L’éducation Populaire, dit Bourrieau, doit retrouver sa signification d’éducation mutuelle entre des égaux volontaires et non s’orienter vers une démarche d’« éducation du peuple » qui introduit au contraire une hiérarchisation entre « un bon savoir » qu’il faut acquérir pour être intégré, et une « culture populaire » qui ne trouve pas de reconnaissance dans une société dominée par l’économie de marché.

 

Les dimensions principales mises en évidence dans son analyse des facteurs porteurs de ce projet peuvent être présentées de la façon suivante :

1)                 Il y a pour l’éducation populaire toute une démarche à construire pour ce qui est des gains de nature sociale tels que : avoir des amis, des contacts, créer des liens et des moments de convivialité populaire pour « rechercher ensemble » et non « être en compétition », et des gains de nature personnelle et psychologique tels que ne pas se sentir inutile, se respecter, faire quelque chose qui a de la valeur, rester occupé, utiliser ses capacités, se réaliser…

2)                 L’éducation populaire doit contribuer à revivifier la vie publique à partir d’un apprentissage et d’une pratique de la démocratie qui ne peut alors s’entendre que comme participative. En ce sens, la crise de la démocratie participative que nous traversons aujourd’hui constitue, en quelque sorte, une chance pour la réinterprétation de l’éducation populaire.

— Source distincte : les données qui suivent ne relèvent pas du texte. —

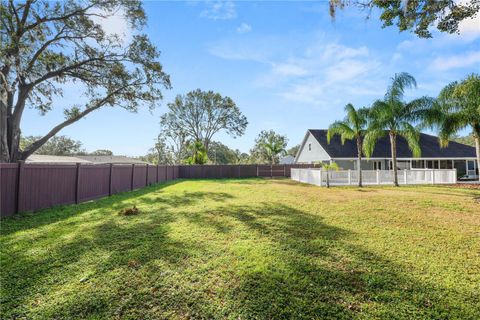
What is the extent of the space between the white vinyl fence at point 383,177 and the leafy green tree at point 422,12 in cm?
918

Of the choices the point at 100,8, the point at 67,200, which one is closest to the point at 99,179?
the point at 67,200

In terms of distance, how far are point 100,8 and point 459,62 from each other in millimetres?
17186

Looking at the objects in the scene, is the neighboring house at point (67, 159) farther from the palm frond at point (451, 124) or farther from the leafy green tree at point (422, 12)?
the palm frond at point (451, 124)

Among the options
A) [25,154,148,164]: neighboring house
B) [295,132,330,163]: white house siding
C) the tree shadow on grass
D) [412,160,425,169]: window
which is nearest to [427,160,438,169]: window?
[412,160,425,169]: window

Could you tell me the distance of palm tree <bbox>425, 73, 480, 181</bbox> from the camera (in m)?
10.1

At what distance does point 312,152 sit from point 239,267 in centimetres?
2363

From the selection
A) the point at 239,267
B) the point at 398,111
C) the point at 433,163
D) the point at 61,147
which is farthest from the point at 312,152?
the point at 61,147

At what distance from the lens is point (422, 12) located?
7.11 metres

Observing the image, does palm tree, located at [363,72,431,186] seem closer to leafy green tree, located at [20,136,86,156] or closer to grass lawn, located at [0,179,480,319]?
grass lawn, located at [0,179,480,319]

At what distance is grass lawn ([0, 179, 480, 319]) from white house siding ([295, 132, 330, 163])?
16.5 metres

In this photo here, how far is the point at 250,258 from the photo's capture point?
377 centimetres

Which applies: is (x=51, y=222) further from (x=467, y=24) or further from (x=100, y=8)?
(x=467, y=24)

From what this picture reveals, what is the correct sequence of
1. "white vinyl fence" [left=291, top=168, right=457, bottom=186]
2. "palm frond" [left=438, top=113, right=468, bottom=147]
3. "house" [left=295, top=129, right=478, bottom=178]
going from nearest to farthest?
"palm frond" [left=438, top=113, right=468, bottom=147] → "white vinyl fence" [left=291, top=168, right=457, bottom=186] → "house" [left=295, top=129, right=478, bottom=178]

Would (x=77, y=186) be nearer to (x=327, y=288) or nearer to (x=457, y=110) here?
(x=327, y=288)
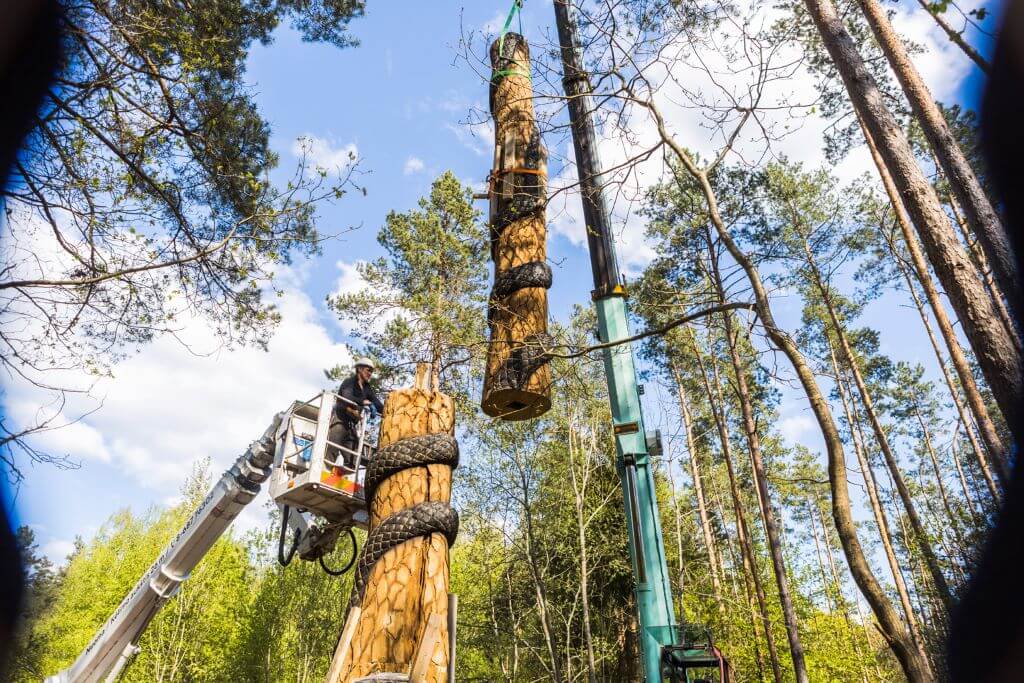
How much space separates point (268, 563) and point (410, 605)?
20.5 metres

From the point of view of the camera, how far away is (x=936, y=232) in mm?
3834

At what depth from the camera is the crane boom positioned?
21.1 ft

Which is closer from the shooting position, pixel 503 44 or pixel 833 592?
pixel 503 44

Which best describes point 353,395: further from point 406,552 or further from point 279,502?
point 406,552

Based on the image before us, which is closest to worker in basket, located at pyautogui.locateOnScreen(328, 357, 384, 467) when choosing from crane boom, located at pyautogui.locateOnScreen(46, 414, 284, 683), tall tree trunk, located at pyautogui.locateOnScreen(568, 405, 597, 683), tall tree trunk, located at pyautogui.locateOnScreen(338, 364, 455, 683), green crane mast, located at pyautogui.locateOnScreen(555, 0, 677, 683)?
crane boom, located at pyautogui.locateOnScreen(46, 414, 284, 683)

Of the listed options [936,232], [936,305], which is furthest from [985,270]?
[936,232]

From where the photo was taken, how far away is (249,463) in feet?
21.2

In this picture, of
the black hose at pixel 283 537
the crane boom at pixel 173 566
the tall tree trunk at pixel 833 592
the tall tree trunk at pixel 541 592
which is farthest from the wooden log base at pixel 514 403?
the tall tree trunk at pixel 833 592

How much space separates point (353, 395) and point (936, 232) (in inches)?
199

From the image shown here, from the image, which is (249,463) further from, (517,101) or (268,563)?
(268,563)

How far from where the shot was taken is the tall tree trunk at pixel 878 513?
1259 centimetres

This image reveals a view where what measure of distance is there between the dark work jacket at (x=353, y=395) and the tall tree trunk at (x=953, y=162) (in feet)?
16.2

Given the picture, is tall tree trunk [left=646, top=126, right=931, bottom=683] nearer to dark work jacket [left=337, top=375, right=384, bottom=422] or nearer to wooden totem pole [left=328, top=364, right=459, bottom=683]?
wooden totem pole [left=328, top=364, right=459, bottom=683]

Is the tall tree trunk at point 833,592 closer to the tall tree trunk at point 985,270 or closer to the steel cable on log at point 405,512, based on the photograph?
the tall tree trunk at point 985,270
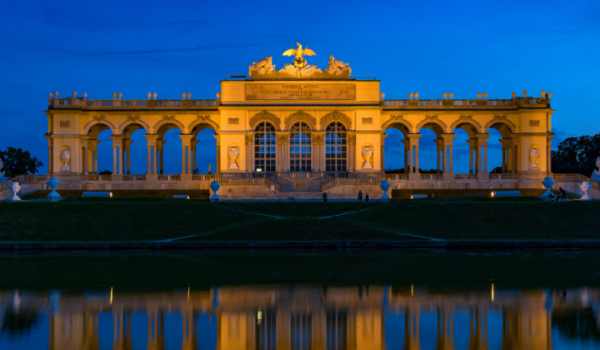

3)                 Il y a une relation à trouver entre l’école et l’éducation populaire. Le temps passé à l’école ne doit pas être considéré comme un temps d’apprentissage et de préparation à un avenir incertain et imprévisible. Il doit être compris comme un moment du présent à vivre en tant que tel et à construire de façon à ce qu’il intéresse à la fois l’individu et la collectivité. C’est dans cet apport autour du présent à vivre que doit se situer l’éducation populaire et l’école dans son environnement. C’est un préalable à toute démarche d’éducation à la citoyenneté.

4)                 L’éducation populaire doit veiller à ne pas être que de simples instruments d’animation (et) de formation surtout quand il s’agit des jeunes. Les jeunes doivent être en situation d’acteurs et non d’objets, que ce soient les objets de sollicitude de la part des institutions ou de simples consommateurs. Cette prise en charge est contradictoire avec l’apprentissage des libertés et des exigences à intérioriser pour construire sa vie d’adulte. Il y a nécessité dans toute action, à veiller à des apports spécifiques, à mettre en valeur, de créativité, de solidarité, de curiosité…

5)                 L’éducation populaire doit enfin s’appuyer sur cette richesse que représente la rencontre interculturelle pour permettre un apprentissage des autres cultures. En ce sens, notre intervention sur les territoires, notamment les territoires en développement doit se concevoir dans le sens d’une amélioration de la démocratie. Elle est nécessaire également, parce que la commune, le territoire sont des lieux au carrefour de « l’individuel » et du « collectif », donc lieux d’apprentissage et de construction de son identité en lien avec les autres. De plus, ces politiques de développement permettent aux habitants non élus, de s’impliquer dans les processus de décision, ce qui montre la nécessité de l’organisation d’une démocratie participative.

 

Le rôle des héritiers de l’éducation populaire, nous dit Bourrieau, c’est de faire de nos associations, des lieux de rencontres des hommes, des carrefours de pratiques et d’expériences, des espaces d’éducation mutuelle pour une transformation de la société.